Provided text:
>> start

Zoomers are less threatening than they appear.

For the vast majority of the game you explore until you find your way blocked by some obstacle, search for the suit, weapon, morph ball or visor upgrade that overcomes the obstacle, defeat the boss that guards the upgrade, and go back to the areas that are now open to you. It sounds artificial and it is. Almost every location is a room with at most three doors or a hallway. On the other hand, you generally don't notice the linear space because Retro Studios crafted the illusion of space "out-there". Exploration is the core of the game and for the most part, the boss battles are more like puzzles (that need to be explored) than grueling, multi-part slug-fests. Those usually come near the end of the game, but some of the hardest fights for me are the very early bosses that you have to face before you've gathered enough upgrades.

It turns out that three classes of upgrades are not required explicitly to make progress: energy tanks, power bombs, and missile capacity. These tend to be better hidden and/or more challenging to reach than other upgrades so there's a sense in which they are bonus rewards for those who enjoy getting 100% completion in games. You'll still run across enough of each upgrade to avoid getting killed by many of the mid-game boss fights, so a lot of players will just be inclined to skip the harder to find or reach ones. But this is a mistake because you'll want everything you can lay hands on to take on the final few bosses. To go back to the mountaineering metaphor, it's like starting an assault on a peak without enough rope, pitons and carabiners.

I mentioned before how I had some advantages over players of the GameCube version of the first two games and one of them is the wealth of tips and strategies for finishing the games which are now freely available on the internet. Little things like knowing which beam or missile causes the most damage to a particular enemy or knowing where an elusive upgrade can be found make huge differences in the end. There's no shame in looking for tips when you get stuck, in my opinion.

>> end

Material provided:

>> start

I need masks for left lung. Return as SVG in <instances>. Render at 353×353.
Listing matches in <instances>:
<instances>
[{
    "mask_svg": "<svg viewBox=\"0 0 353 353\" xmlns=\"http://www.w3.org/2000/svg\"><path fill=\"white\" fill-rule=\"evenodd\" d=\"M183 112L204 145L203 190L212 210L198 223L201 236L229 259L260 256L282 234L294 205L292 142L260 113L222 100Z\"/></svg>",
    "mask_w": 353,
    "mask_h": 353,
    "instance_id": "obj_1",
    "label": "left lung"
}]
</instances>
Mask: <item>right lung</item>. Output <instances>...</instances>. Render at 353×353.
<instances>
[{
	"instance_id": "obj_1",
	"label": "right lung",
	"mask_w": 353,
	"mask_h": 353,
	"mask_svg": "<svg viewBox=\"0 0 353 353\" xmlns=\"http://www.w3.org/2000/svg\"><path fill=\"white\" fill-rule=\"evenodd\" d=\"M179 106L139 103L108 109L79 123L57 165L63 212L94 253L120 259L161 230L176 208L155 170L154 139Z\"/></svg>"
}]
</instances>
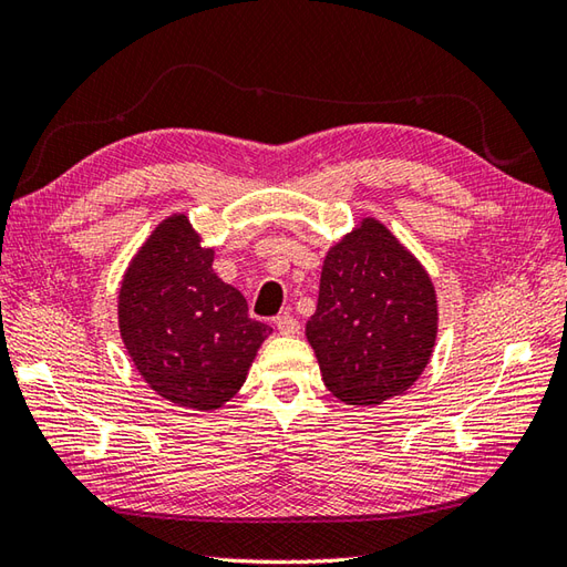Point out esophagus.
I'll use <instances>...</instances> for the list:
<instances>
[{"instance_id": "obj_1", "label": "esophagus", "mask_w": 567, "mask_h": 567, "mask_svg": "<svg viewBox=\"0 0 567 567\" xmlns=\"http://www.w3.org/2000/svg\"><path fill=\"white\" fill-rule=\"evenodd\" d=\"M275 327L282 336H297L299 329H302V323H299L292 315H280L275 319Z\"/></svg>"}]
</instances>
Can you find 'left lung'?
<instances>
[{"label":"left lung","mask_w":567,"mask_h":567,"mask_svg":"<svg viewBox=\"0 0 567 567\" xmlns=\"http://www.w3.org/2000/svg\"><path fill=\"white\" fill-rule=\"evenodd\" d=\"M439 302L424 265L375 216L360 219L321 265L307 321L323 384L351 406L404 394L429 365Z\"/></svg>","instance_id":"8db88e82"}]
</instances>
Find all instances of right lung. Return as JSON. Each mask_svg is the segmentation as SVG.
<instances>
[{"label":"right lung","instance_id":"right-lung-1","mask_svg":"<svg viewBox=\"0 0 567 567\" xmlns=\"http://www.w3.org/2000/svg\"><path fill=\"white\" fill-rule=\"evenodd\" d=\"M214 248L187 214H171L131 258L118 287V333L141 378L175 406L214 412L246 382L272 333L212 268Z\"/></svg>","mask_w":567,"mask_h":567}]
</instances>
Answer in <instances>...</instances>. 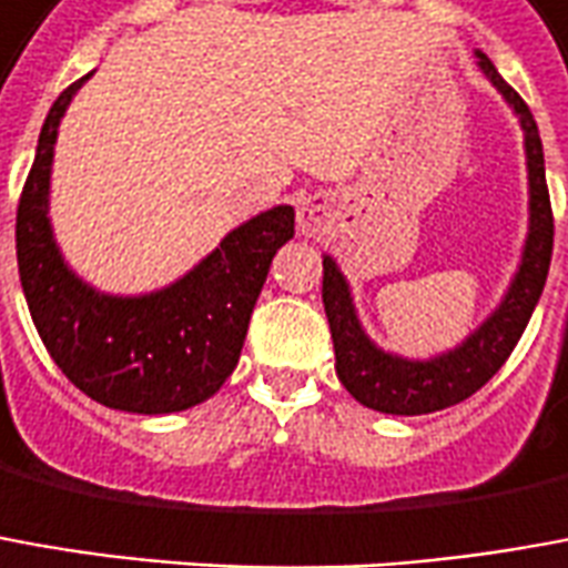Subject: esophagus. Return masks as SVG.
<instances>
[{"label": "esophagus", "instance_id": "esophagus-1", "mask_svg": "<svg viewBox=\"0 0 568 568\" xmlns=\"http://www.w3.org/2000/svg\"><path fill=\"white\" fill-rule=\"evenodd\" d=\"M328 230V205L320 196H307L297 205V233L307 240H320Z\"/></svg>", "mask_w": 568, "mask_h": 568}]
</instances>
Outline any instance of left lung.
<instances>
[{"label":"left lung","mask_w":568,"mask_h":568,"mask_svg":"<svg viewBox=\"0 0 568 568\" xmlns=\"http://www.w3.org/2000/svg\"><path fill=\"white\" fill-rule=\"evenodd\" d=\"M474 54L483 77L489 79L507 106L517 113L523 146H526V172H529V233L523 243L519 267L507 285L501 304L452 351L436 353L430 359H408L399 353L381 351L368 338L356 316L351 283L344 280L338 261L323 255V304L335 341L338 378L356 403L384 415H427L477 394L514 353L538 297L545 292L550 252H554V215L547 196L541 134L526 101L501 79L495 63L483 51Z\"/></svg>","instance_id":"obj_1"}]
</instances>
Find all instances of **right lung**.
Returning a JSON list of instances; mask_svg holds the SVG:
<instances>
[{
  "label": "right lung",
  "mask_w": 568,
  "mask_h": 568,
  "mask_svg": "<svg viewBox=\"0 0 568 568\" xmlns=\"http://www.w3.org/2000/svg\"><path fill=\"white\" fill-rule=\"evenodd\" d=\"M91 77V73H89ZM82 77L51 104L18 205V271L36 332L94 403L134 415L200 406L240 363L273 255L295 236V209L273 205L230 230L181 280L146 295H106L61 255L49 217L58 129Z\"/></svg>",
  "instance_id": "1"
}]
</instances>
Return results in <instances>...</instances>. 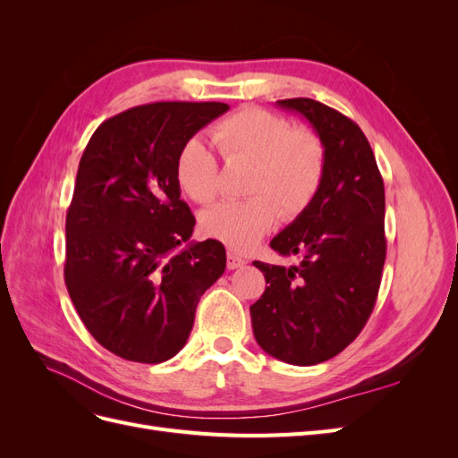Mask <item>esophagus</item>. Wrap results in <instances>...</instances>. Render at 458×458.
Returning a JSON list of instances; mask_svg holds the SVG:
<instances>
[{
	"label": "esophagus",
	"instance_id": "esophagus-1",
	"mask_svg": "<svg viewBox=\"0 0 458 458\" xmlns=\"http://www.w3.org/2000/svg\"><path fill=\"white\" fill-rule=\"evenodd\" d=\"M246 263V259L244 258H241V256H237L234 252H227V267L229 269H237V267H242Z\"/></svg>",
	"mask_w": 458,
	"mask_h": 458
}]
</instances>
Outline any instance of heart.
Masks as SVG:
<instances>
[{
	"label": "heart",
	"instance_id": "heart-1",
	"mask_svg": "<svg viewBox=\"0 0 458 458\" xmlns=\"http://www.w3.org/2000/svg\"><path fill=\"white\" fill-rule=\"evenodd\" d=\"M214 140L227 162H250L244 200L219 202L202 212L200 227L210 239L233 250H248L271 231L281 214L294 219L315 200L327 170L321 135L294 128L290 120L266 108L246 106L217 122ZM175 182L199 204L219 192V162L200 137H191L175 157Z\"/></svg>",
	"mask_w": 458,
	"mask_h": 458
}]
</instances>
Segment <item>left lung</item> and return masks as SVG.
Here are the masks:
<instances>
[{"label":"left lung","instance_id":"left-lung-1","mask_svg":"<svg viewBox=\"0 0 458 458\" xmlns=\"http://www.w3.org/2000/svg\"><path fill=\"white\" fill-rule=\"evenodd\" d=\"M306 118L327 148L323 185L271 241L290 267L254 261L266 293L250 306L254 338L279 361H328L357 338L377 303L386 261L384 182L365 133L323 103L276 101Z\"/></svg>","mask_w":458,"mask_h":458}]
</instances>
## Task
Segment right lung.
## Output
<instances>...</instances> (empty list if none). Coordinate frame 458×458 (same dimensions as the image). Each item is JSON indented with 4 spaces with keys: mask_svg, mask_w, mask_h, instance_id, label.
Instances as JSON below:
<instances>
[{
    "mask_svg": "<svg viewBox=\"0 0 458 458\" xmlns=\"http://www.w3.org/2000/svg\"><path fill=\"white\" fill-rule=\"evenodd\" d=\"M227 110L133 106L105 120L81 155L66 212L64 283L91 336L128 361L162 363L182 350L200 296L225 271L219 241L189 242L195 216L182 200L175 157Z\"/></svg>",
    "mask_w": 458,
    "mask_h": 458,
    "instance_id": "add662e5",
    "label": "right lung"
}]
</instances>
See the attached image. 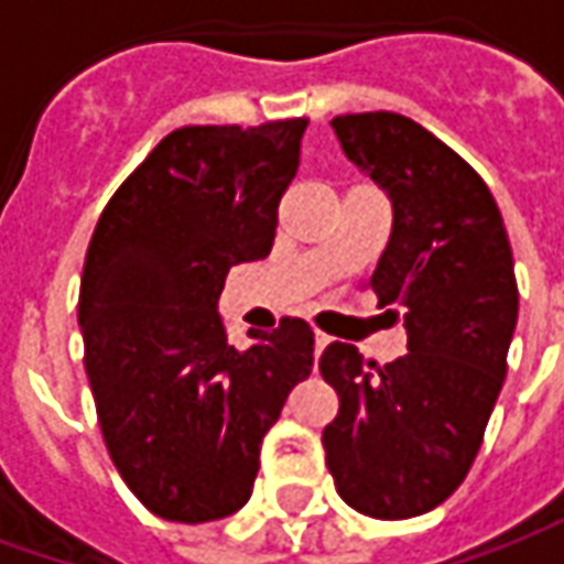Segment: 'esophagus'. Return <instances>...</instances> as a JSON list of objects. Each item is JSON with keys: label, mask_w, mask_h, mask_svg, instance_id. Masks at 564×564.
<instances>
[{"label": "esophagus", "mask_w": 564, "mask_h": 564, "mask_svg": "<svg viewBox=\"0 0 564 564\" xmlns=\"http://www.w3.org/2000/svg\"><path fill=\"white\" fill-rule=\"evenodd\" d=\"M329 335H323V332H317V335H314V356H317L319 359V354H323V350H326V347H329Z\"/></svg>", "instance_id": "esophagus-1"}]
</instances>
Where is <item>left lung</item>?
Instances as JSON below:
<instances>
[{
    "instance_id": "1",
    "label": "left lung",
    "mask_w": 564,
    "mask_h": 564,
    "mask_svg": "<svg viewBox=\"0 0 564 564\" xmlns=\"http://www.w3.org/2000/svg\"><path fill=\"white\" fill-rule=\"evenodd\" d=\"M332 129L392 202L368 286L404 311L408 354L378 366L354 344L323 350L319 375L341 399L326 465L350 508L408 520L453 496L484 444L520 311L513 253L480 174L411 117L344 115Z\"/></svg>"
}]
</instances>
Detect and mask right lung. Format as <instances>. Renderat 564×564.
<instances>
[{
	"mask_svg": "<svg viewBox=\"0 0 564 564\" xmlns=\"http://www.w3.org/2000/svg\"><path fill=\"white\" fill-rule=\"evenodd\" d=\"M307 120L169 132L120 184L84 259L78 323L105 447L162 520L245 508L259 447L314 368V332L283 317L238 350L217 314L226 274L269 257Z\"/></svg>",
	"mask_w": 564,
	"mask_h": 564,
	"instance_id": "1",
	"label": "right lung"
}]
</instances>
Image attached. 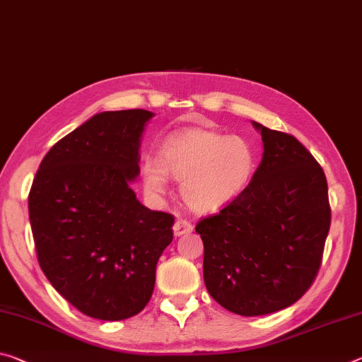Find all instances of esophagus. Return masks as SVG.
<instances>
[{"label":"esophagus","instance_id":"34e87169","mask_svg":"<svg viewBox=\"0 0 362 362\" xmlns=\"http://www.w3.org/2000/svg\"><path fill=\"white\" fill-rule=\"evenodd\" d=\"M193 232V226L185 219H179L174 223V235L175 237H180V235H187Z\"/></svg>","mask_w":362,"mask_h":362}]
</instances>
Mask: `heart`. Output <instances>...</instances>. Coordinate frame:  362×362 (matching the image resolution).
I'll return each mask as SVG.
<instances>
[{
  "label": "heart",
  "mask_w": 362,
  "mask_h": 362,
  "mask_svg": "<svg viewBox=\"0 0 362 362\" xmlns=\"http://www.w3.org/2000/svg\"><path fill=\"white\" fill-rule=\"evenodd\" d=\"M255 168V151L246 140L214 130L190 129L169 136L159 159L143 160L141 177L145 190L159 197L168 190L170 175L182 182L180 193L188 208L209 214L243 193Z\"/></svg>",
  "instance_id": "1"
}]
</instances>
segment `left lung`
<instances>
[{
    "instance_id": "8db88e82",
    "label": "left lung",
    "mask_w": 362,
    "mask_h": 362,
    "mask_svg": "<svg viewBox=\"0 0 362 362\" xmlns=\"http://www.w3.org/2000/svg\"><path fill=\"white\" fill-rule=\"evenodd\" d=\"M264 153L243 193L197 233L209 295L230 313L264 315L296 303L314 282L330 228L322 168L293 135L253 122Z\"/></svg>"
}]
</instances>
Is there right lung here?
I'll return each mask as SVG.
<instances>
[{
	"instance_id": "right-lung-1",
	"label": "right lung",
	"mask_w": 362,
	"mask_h": 362,
	"mask_svg": "<svg viewBox=\"0 0 362 362\" xmlns=\"http://www.w3.org/2000/svg\"><path fill=\"white\" fill-rule=\"evenodd\" d=\"M153 116L145 109L95 114L47 153L28 193L40 267L88 317L139 314L174 237V216L148 209L130 188Z\"/></svg>"
}]
</instances>
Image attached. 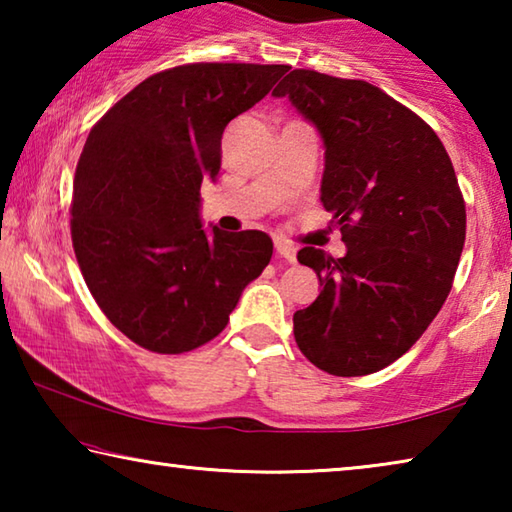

>> end

Challenges:
1/ In the game commentary, why does the writer call it a mistake to skip the harder-to-find energy tanks, power bombs, and missile capacity upgrades? Answer in one to three sentences.
2/ According to the game commentary, which studio crafted the illusion of space "out-there"?
3/ Extend the game commentary past its final sentence, keeping the writer's voice and subject.

Task-by-task results:
1/ Skipping them is a mistake because the player will want every upgrade available to take on the final few bosses. The writer compares it to starting an assault on a peak without enough rope, pitons and carabiners.

2/ Retro Studios.

3/
The other set of advantages comes from changes to the games in the Trilogy edition. Aiming with the Wiimote is probably the most intuitive input possible for shooting games, if not quite as accurate as mouse and keyboard. I gather all the games on Normal difficulty are easier than they used to be. Once you get morph ball bombs in the first two games, you also get the spring ball ability that makes little hops much easier than always doing bomb jumps. Oddly enough, having all three games available in one place helps since if you get stuck on one boss, it's easy enough to switch to another game. At one point I was stuck on all three games (on Meta Ridley, Bomb Guardian/Alpha Sandigger, and Mogenar for those who care) and simply by switching from one to another I got past them. It helps to clear the palate and avoid banging your head against a hard surface to see a different difficult part of some other game.

It's a bit unusual from me to feel compelled to finish a game, but I am compelled to finish each of the Metroid Prime games. Unlike Super Mario Galaxy, which is structured as a series of increasingly difficult challenges, the Prime games are structured as preparation for a final challenge. The onscreen result of beating the final boss turns out to be a not-very-interesting1 cutscene and roll the credits. But the offscreen result was more satisfying. Completing a difficult challenge after spending so many hours working toward it provides the same sort of intense satisfaction you might get from hiking to a great view. Skipping straight to the cutscene just can't have that effect any more than driving to the top of a mountain can match walking there.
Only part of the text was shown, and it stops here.